Im dortigen Pfarrhaus gibt es schon lange Jugendräume, die Arbeit wurde über Ehrenamtler geleitet bis Jugendliche überaktiv wurden, und es „ausartete“. Von Seiten der Pfarre bestand dennoch weiterhin Interesse an Jugendarbeit. Also wandte man sich an Linnich. Nachdem Mitte 2003 der Bedarf klar war, wurde im November erstmalig ein Teenietreffen abgehalten. Dabei wurde gemeinsam drei Tage lang renoviert, gestrichen und geputzt.
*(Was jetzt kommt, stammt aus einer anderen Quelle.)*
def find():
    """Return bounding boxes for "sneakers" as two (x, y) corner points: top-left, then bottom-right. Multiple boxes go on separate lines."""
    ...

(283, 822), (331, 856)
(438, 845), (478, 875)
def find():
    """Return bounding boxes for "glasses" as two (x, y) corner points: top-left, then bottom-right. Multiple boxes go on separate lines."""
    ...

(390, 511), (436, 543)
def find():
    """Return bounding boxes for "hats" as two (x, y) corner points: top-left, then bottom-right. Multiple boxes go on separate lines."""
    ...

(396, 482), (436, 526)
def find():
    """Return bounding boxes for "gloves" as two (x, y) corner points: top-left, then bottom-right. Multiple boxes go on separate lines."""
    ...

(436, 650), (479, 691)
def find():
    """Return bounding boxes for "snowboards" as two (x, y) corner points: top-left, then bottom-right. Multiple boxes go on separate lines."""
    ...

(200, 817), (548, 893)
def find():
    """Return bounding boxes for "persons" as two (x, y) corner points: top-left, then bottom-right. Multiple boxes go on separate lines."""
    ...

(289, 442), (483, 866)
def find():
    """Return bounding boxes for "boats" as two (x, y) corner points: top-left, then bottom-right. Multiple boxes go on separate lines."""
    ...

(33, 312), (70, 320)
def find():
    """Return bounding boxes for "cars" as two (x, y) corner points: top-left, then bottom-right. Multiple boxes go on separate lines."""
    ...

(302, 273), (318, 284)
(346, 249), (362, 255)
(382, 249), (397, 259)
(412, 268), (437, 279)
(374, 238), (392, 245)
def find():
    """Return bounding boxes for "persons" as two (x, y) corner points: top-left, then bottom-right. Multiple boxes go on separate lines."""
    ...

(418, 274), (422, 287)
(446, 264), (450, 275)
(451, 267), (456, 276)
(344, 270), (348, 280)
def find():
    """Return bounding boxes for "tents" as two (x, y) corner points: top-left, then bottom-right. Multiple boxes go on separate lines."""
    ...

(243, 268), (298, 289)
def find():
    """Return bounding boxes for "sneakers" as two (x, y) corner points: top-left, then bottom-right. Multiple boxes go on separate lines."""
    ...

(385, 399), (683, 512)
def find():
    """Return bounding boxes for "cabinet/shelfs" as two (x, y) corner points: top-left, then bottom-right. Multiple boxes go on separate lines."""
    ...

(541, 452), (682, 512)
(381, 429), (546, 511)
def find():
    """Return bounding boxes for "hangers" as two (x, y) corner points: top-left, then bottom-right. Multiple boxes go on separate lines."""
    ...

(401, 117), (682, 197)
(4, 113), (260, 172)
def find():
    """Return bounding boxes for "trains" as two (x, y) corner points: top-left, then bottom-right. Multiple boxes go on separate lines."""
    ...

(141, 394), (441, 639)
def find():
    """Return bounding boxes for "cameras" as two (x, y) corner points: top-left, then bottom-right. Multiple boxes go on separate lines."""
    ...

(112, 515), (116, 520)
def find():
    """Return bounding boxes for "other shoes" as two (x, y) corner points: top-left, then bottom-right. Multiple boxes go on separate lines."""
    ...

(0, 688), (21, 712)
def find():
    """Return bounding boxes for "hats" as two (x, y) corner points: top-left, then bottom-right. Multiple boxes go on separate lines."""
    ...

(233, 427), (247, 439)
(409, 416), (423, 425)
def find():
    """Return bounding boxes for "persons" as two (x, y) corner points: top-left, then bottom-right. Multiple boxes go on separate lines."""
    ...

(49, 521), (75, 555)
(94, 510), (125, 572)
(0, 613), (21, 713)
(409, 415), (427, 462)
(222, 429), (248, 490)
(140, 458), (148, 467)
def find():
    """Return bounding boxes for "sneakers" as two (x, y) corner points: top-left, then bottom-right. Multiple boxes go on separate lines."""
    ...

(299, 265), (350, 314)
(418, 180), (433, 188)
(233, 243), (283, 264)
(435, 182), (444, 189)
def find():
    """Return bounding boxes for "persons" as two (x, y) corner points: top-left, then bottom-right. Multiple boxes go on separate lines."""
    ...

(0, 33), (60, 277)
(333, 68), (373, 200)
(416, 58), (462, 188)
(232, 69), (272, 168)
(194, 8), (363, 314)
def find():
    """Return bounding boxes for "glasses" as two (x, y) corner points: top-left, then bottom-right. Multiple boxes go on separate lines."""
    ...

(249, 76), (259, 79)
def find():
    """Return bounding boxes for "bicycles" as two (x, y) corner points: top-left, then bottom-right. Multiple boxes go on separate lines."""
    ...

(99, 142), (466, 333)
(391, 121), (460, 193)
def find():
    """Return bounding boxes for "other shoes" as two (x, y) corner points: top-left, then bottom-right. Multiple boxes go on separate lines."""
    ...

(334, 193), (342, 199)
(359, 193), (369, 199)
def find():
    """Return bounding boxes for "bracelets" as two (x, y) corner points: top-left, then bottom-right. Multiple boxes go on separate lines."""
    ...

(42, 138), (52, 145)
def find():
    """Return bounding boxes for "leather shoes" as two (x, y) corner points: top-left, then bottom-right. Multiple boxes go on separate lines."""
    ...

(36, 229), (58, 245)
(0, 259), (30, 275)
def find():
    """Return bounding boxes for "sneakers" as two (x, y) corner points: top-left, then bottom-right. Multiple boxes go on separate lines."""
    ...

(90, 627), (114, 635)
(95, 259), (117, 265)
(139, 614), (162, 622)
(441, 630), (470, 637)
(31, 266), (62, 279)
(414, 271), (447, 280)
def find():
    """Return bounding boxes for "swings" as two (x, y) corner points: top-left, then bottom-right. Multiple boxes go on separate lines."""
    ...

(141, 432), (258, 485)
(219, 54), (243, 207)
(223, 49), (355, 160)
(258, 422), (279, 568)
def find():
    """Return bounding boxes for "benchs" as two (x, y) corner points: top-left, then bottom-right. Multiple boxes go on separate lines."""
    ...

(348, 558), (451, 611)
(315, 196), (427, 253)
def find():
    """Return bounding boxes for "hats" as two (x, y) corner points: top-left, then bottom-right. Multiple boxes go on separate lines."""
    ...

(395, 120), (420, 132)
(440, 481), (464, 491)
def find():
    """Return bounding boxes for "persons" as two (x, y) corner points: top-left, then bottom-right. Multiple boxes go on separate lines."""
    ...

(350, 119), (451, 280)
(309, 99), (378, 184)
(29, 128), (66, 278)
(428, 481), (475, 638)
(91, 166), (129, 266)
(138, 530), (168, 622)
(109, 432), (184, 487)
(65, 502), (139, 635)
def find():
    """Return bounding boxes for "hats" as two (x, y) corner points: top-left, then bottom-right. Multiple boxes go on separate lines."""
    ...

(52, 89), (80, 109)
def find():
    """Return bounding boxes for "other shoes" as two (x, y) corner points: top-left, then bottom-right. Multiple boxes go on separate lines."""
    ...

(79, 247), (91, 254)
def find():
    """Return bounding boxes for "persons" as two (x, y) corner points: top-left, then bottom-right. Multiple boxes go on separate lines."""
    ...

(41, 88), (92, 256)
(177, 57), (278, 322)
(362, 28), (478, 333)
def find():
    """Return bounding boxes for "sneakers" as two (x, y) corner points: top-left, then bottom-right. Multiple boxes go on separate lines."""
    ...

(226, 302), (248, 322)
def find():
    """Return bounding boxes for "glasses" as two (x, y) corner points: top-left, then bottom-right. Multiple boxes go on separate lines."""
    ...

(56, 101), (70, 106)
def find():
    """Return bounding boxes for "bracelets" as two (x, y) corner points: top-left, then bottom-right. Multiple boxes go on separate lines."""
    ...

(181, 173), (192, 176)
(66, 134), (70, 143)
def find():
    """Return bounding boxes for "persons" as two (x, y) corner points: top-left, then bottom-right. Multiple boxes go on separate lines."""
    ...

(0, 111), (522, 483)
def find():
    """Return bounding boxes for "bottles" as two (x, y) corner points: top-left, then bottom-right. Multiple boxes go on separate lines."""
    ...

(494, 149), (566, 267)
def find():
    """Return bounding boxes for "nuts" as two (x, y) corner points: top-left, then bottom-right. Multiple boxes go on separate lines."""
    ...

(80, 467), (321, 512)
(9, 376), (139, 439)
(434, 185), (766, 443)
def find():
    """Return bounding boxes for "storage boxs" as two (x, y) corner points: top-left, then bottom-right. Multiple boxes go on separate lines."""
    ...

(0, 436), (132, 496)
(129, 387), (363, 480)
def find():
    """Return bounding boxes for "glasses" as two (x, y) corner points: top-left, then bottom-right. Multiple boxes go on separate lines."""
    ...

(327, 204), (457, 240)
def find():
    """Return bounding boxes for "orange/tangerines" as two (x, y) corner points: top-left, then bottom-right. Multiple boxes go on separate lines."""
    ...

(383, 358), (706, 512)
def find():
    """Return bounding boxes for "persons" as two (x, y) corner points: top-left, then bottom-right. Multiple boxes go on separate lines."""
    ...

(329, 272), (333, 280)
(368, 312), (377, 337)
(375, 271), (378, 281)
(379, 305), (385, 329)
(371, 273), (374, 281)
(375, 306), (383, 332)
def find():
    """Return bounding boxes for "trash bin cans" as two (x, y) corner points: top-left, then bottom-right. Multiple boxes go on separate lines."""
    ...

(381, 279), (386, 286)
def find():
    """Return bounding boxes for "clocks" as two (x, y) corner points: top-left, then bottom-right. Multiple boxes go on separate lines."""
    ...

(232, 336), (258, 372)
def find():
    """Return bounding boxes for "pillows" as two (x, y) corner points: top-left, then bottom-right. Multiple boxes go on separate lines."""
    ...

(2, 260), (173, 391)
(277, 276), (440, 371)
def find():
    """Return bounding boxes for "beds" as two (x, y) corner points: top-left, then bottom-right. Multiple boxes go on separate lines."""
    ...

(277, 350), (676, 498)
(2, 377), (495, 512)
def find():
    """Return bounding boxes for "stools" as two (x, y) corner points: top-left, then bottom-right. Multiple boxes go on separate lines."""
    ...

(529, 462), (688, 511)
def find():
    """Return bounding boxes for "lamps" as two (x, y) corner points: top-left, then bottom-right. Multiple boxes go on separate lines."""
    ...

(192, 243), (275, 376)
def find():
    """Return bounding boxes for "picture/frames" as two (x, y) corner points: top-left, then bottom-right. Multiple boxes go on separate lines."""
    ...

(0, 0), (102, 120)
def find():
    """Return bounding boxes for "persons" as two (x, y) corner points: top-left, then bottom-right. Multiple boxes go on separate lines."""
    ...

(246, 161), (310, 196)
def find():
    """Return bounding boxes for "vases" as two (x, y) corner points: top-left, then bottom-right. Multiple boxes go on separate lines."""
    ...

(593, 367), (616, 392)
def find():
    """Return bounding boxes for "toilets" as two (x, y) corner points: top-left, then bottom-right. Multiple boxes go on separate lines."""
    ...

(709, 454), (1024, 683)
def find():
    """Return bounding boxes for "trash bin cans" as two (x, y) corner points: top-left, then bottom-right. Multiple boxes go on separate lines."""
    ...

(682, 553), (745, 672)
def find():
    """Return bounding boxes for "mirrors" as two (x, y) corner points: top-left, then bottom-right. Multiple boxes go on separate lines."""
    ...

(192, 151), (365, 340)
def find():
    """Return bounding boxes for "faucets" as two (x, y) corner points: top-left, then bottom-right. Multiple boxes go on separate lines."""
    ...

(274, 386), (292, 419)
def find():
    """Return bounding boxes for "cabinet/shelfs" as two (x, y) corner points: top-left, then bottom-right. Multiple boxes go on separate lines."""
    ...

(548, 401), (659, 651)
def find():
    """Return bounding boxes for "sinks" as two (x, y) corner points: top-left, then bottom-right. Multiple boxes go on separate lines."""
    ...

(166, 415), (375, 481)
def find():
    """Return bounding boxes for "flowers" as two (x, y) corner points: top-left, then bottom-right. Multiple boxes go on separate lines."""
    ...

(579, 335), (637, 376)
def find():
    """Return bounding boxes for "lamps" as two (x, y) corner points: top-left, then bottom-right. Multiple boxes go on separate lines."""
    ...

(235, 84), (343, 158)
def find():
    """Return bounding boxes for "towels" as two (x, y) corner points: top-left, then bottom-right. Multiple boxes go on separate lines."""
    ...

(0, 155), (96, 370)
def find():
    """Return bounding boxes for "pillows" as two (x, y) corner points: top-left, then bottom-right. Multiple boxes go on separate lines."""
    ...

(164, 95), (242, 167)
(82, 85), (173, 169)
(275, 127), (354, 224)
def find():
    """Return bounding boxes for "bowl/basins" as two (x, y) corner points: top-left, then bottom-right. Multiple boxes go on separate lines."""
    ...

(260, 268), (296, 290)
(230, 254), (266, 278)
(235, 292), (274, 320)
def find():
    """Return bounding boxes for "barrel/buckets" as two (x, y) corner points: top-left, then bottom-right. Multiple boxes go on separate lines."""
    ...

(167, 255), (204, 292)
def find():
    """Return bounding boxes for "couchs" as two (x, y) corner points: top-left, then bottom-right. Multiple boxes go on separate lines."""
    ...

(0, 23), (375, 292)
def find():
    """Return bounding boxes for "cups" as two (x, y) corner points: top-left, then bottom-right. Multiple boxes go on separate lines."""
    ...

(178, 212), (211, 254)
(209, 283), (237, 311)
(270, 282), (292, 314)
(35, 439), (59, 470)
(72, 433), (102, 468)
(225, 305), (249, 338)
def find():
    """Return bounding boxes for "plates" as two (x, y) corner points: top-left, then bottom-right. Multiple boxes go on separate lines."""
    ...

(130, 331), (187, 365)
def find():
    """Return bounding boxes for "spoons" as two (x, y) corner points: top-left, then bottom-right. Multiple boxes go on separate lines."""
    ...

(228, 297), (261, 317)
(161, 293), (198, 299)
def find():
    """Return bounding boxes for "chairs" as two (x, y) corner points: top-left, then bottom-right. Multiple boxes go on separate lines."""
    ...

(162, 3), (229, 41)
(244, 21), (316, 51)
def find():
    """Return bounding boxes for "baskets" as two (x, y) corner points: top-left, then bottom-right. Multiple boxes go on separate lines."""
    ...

Mittlerweile wird der Treff regelmäßig sehr gut besucht, und zwar freitags von 16 bis 19 Uhr von 10- bis 14-Jährigen, zu 70 Prozent Jungen. „Viel mehr geht nicht rein.“

In Linnich besteht ein Geschlechterverhältnis von „dicken“ 50:50, gerade auch im ehrenamtlichen Bereich eine starke Mädchenbeteiligung. In den Räumlichkeiten werden natürlich Kicker und Billard strapaziert, ansonsten stehen beim Offenen Jugendtreff Internet, Musik, Kochen, Video und gemütliches Beisammensein montags von 15 bis 20 Uhr, dienstags von 16 bis 21 Uhr, mittwochs von 15 bis 21 Uhr, donnerstags von 15 bis 20 Uhr sowie freitags von 16 bis 20 Uhr auf dem Programm.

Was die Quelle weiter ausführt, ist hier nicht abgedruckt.